*Section du document*:
1.1 Le rapport semestriel et le quartier des mineurs

Tout commence presque au tout début 2000.

Depuis quelques années déjà, les enseignants en milieu pénitentiaire doivent rendre compte – ce qui est bien – de leur activité deux fois par an : à la fin de chaque semestre, soit en fin d’année scolaire pour le semestre écoulé, de janvier à juin et à Noël pour le deuxième semestre de l’année civile.

Ce rapport semestriel est avant tout quantitatif : nombre de détenus inscrits en cours, de quel niveau, nombre d’inscriptions à des cours par correspondance (CNED ou Auxilia 1 le plus souvent), inscriptions, présence effective et éventuellement réussite aux différents examens préparés au cours de l’année etc. Mais ce rapport invite aussi les enseignants, - en fait le RLE 2 , son principal sinon unique rédacteur – à évoquer les faits marquants du semestre écoulé sous une forme un peu plus narrative.

*Jeu de données*:
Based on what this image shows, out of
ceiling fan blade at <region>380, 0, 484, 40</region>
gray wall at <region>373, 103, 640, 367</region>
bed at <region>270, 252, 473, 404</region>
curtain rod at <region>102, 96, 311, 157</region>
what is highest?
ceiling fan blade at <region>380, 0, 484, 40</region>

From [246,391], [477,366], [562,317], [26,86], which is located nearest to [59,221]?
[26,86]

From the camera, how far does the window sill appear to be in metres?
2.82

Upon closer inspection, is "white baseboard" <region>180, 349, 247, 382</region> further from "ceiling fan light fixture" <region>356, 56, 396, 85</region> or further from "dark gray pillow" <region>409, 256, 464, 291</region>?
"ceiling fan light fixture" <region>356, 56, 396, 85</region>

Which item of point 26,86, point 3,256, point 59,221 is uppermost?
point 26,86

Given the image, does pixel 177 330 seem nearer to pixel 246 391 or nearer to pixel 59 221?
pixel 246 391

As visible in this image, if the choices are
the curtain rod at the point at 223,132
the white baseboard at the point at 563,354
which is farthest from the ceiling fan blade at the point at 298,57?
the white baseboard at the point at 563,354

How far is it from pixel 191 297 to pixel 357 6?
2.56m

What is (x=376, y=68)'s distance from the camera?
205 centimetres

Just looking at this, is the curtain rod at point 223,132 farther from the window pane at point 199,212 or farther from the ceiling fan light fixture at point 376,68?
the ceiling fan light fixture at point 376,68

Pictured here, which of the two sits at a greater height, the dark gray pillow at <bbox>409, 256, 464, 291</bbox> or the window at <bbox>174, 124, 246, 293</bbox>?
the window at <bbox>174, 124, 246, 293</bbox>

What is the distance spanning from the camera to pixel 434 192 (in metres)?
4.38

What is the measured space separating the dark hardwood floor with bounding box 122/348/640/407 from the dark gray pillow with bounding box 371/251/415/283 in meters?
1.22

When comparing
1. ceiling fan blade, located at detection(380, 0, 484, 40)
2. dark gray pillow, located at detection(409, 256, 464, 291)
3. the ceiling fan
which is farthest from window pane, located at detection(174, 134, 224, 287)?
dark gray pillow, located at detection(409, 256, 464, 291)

*Énoncé de l'exercice*:
Poursuivez, s'il vous plaît, le texte sur le rapport semestriel des enseignants en milieu pénitentiaire à partir de sa dernière phrase.

*Réponse à l'exercice*:
Et dans le rapport du second semestre 1999, j’eus le malheur d’écrire : "[…]  L’autre fait marquant est la réorganisation de l’enseignement au quartier des mineurs où cinq enseignants différents (trois du premier degré et deux du second) interviennent à hauteur de sept demi-journées. Il me semble que ce fonctionnement demande à être poursuivi et développé en particulier par la mise en place de l’équipe pluridisciplinaire qui pour l’instant n’existe pas vraiment." Ces rapports semestriels sont destinés à la direction de l’administration pénitentiaire qui les collecte via les UPR 3 , après bien sûr que les directeurs d’établissement aient donné leur avis sur le dit rapport, quant à leur appréciation du fonctionnement du service scolaire.

Un exemplaire de ce rapport est aussi envoyé à notre propre hiérarchie, celle de l’éducation nationale, à savoir les inspecteurs dont nous relevons. Il est très rarement arrivé que me soient communiqués les commentaires rédigés par le directeur de la prison quant au rapport que je lui remettais pour qu’il suive son cours administratif. Et pourtant …

Mais quand les choses vont à peu près, sinon bien …

Vers la fin du mois de janvier 2000, mon collègue responsable de l’UPR de Toulouse dont je relève me téléphone et me demande un rien anxieux ce qui se passe à la maison d’arrêt de Nîmes. Voyant que je ne comprends pas, il me parle du commentaire du directeur à propos du fameux rapport semestriel et je subodore alors qu’un petit coup de tonnerre vient d’éclater dans un ciel que jusqu’alors j’estimai serein.

Pour aplanir les difficultés, les problèmes dont je viens de découvrir l’existence mais sans en connaître la nature, nous convenons d’une rencontre entre le directeur de la maison d'arrêt de Nîmes, le responsable de l’UPR et le service scolaire, en la personne des deux enseignants à temps complet.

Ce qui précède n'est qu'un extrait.